Headline at 2:34 p.m. Eastern Time today: “Fed Pledges Low Rates Through 2013.”

How many recognize this as a currency-devaluation? Markets jumped 4% here in the U.S. as the DXY, the dollar index, dropped.

Last Sunday, the European Central Bank pledged to monetize debts of Italy and Spain. Monday, markets plunged globally. That’s a currency-devaluation. The central bank is promising to increase the supply of currency without a corresponding increase in economic output.

Most blamed S&P’s downgrade of US debt. But the dollar strengthened, and Treasurys increased in value. Why would the diminished instruments be more valuable?

Because that’s not what caused markets to tank.

Last Wednesday the central banks of Japan and Switzerland devalued their currencies.
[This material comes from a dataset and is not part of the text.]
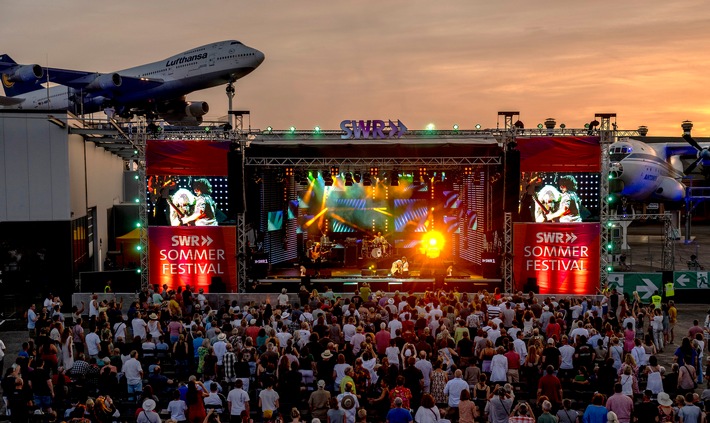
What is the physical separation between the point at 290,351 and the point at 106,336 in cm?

Thursday, August 4, markets plunged. Many blamed debt talks. How, pray tell? That’s an assumption without buttressing facts.

By contrast, we have three profound examples inside one week of the global relationship between currencies. As we noted last week, currency trading volume is over $4 trillion daily. US equities are $100 billion or so, on average.

The tail is wagging the dog. Following the cash – the only commodity that is increasing by leaps and bounds upon the planet – leads us directly to the cause.

Why do stocks move inversely with the US dollar? The currency that is supposed to reflect the valuable exchange of goods and services is instead being used to compensate for the absence of valuable exchange. When things go up and down relative to denominating currencies rather than intrinsic worth, it’s difficult for anyone to assign proper values to securities.

Why should you care in the IR chair? It’s an object lesson. If you measure your success by the way rational money responds, you are on a bridge to nowhere. We’re seeing rational investment activity plunging yet again. How can investors buy your stock when its value is often controlled by the ying and yang of the yen? Or the dollar. In one major technology company today, the percentage of rational investment activity dipped to 8% of volume. So 92% of its trading is driven by something or somebody else? Yup.

We suggest setting ranges for the amount of program trading, speculation and rational investment in your volume – so you’re measuring overall trading health rather than investment activity. Because unless all of us call for fixed rates of currency exchange so stocks have value driven by business worth rather than European bailouts, it’s not going to change soon.

Assessing what we know about data, it’s logical to think that US equities will continue to appreciate now into options expirations next week. If currencies are leveling out again on all this intervention, money flows to relative value. But with expirations, the relative value might reside somewhere else.

I don’t know about you, but to me this seems…unhealthy.